(Records excerpted from a collection)
===

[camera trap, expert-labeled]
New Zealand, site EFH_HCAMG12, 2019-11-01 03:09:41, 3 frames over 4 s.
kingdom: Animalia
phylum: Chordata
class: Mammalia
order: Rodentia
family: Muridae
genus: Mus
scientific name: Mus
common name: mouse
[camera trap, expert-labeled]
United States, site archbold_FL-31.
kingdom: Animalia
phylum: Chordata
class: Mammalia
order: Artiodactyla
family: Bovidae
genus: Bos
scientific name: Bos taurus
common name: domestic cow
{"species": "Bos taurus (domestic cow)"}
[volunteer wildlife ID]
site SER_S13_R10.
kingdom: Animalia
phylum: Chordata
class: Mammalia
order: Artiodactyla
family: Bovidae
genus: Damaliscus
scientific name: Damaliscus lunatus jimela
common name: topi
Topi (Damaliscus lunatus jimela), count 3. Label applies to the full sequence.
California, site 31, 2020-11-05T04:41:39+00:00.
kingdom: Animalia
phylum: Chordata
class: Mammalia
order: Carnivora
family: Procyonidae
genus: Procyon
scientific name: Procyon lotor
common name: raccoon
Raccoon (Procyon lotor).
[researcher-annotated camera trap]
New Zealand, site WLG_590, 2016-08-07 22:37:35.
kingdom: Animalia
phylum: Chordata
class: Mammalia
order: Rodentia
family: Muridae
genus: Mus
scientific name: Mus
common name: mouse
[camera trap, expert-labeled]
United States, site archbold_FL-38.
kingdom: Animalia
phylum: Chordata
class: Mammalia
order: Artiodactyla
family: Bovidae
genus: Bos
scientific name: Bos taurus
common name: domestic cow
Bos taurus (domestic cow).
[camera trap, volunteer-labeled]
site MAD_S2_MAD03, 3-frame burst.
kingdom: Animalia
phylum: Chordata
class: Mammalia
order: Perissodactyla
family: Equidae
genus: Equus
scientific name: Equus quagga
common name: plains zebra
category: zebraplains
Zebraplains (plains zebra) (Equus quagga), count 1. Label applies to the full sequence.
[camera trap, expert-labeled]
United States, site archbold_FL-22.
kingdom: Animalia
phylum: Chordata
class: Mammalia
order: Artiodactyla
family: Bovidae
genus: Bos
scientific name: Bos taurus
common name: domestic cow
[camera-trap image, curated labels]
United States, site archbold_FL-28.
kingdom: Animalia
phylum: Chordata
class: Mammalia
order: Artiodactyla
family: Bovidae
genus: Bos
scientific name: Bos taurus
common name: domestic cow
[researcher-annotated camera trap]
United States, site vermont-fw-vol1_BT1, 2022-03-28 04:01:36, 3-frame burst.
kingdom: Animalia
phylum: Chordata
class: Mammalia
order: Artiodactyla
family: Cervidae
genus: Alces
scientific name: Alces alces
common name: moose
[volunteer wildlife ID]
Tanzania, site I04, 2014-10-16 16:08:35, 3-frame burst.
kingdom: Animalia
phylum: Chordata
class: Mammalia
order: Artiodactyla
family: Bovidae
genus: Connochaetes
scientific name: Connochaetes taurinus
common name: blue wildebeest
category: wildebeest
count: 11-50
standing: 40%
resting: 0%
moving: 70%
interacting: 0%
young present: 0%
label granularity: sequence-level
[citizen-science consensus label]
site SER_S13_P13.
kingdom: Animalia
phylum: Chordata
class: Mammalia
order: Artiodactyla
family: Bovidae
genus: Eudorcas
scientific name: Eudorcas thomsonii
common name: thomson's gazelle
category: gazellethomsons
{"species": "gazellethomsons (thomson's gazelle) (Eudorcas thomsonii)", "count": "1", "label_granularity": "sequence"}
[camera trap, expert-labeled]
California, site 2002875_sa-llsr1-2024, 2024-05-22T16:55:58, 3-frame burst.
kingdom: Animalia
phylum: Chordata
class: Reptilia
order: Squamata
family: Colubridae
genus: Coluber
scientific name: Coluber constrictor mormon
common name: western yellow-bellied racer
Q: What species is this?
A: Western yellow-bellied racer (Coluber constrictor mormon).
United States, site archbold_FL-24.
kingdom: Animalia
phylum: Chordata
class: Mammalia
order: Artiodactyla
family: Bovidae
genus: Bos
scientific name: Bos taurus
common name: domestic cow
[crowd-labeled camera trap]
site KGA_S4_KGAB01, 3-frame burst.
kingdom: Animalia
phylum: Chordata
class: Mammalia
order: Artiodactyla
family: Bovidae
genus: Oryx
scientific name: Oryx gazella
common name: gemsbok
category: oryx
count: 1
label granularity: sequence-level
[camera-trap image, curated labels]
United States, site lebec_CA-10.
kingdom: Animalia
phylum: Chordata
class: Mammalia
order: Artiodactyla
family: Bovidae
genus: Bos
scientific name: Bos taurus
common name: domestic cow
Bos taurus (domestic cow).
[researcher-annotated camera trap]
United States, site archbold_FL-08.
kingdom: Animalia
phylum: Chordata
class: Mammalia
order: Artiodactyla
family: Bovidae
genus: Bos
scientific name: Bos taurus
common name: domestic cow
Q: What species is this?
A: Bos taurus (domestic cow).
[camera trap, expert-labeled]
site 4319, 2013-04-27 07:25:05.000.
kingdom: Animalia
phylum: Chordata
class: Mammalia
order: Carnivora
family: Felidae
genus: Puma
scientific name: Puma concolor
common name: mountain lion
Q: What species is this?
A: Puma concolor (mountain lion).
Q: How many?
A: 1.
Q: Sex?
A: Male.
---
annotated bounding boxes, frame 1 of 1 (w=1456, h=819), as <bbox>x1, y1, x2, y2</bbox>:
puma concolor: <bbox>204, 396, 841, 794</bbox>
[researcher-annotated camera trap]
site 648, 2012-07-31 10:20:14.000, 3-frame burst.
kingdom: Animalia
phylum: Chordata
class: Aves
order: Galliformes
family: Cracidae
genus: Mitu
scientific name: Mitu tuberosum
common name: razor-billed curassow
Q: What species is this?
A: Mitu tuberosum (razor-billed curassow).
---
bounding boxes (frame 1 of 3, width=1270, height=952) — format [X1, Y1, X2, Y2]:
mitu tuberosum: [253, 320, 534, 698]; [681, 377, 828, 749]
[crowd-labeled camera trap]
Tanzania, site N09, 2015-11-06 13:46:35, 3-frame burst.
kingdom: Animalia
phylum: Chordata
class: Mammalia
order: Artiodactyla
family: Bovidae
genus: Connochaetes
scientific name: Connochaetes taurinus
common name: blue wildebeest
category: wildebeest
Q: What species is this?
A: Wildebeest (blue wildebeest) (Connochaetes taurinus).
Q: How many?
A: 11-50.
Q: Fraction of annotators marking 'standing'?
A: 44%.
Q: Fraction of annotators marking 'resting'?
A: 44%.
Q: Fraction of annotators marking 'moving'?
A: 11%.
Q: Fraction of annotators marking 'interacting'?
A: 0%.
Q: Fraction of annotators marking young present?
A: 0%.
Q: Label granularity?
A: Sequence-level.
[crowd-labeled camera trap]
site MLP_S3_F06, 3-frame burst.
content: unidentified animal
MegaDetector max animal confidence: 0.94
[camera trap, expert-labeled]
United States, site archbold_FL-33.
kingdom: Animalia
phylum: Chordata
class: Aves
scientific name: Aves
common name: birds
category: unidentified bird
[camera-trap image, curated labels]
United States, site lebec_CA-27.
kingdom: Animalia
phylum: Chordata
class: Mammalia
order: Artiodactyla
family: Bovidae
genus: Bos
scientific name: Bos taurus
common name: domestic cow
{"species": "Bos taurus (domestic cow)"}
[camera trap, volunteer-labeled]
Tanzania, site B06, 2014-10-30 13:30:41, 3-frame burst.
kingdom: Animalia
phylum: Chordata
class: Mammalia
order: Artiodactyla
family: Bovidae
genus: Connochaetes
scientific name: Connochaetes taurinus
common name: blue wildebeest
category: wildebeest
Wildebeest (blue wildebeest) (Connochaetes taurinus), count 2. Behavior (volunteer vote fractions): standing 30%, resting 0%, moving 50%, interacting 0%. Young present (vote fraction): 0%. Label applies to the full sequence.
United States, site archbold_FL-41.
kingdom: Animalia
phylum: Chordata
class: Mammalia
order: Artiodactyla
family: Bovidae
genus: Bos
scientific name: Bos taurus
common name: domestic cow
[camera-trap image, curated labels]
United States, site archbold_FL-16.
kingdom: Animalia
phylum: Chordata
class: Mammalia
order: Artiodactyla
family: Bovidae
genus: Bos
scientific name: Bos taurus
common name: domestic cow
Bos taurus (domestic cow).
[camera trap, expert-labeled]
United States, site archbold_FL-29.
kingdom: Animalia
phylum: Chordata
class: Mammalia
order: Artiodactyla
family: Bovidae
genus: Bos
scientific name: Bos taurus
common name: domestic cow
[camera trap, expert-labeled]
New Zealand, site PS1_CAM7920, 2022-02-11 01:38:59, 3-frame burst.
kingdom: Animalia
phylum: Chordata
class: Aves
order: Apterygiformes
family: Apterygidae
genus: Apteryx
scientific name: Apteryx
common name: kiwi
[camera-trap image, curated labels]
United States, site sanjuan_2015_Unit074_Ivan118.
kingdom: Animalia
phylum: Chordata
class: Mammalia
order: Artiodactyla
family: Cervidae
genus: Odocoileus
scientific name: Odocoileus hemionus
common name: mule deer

===

• **Your objective**
Tell how many lines in the data hold the string "Tanzania", giving the number by itself.

• **Output for this task**
3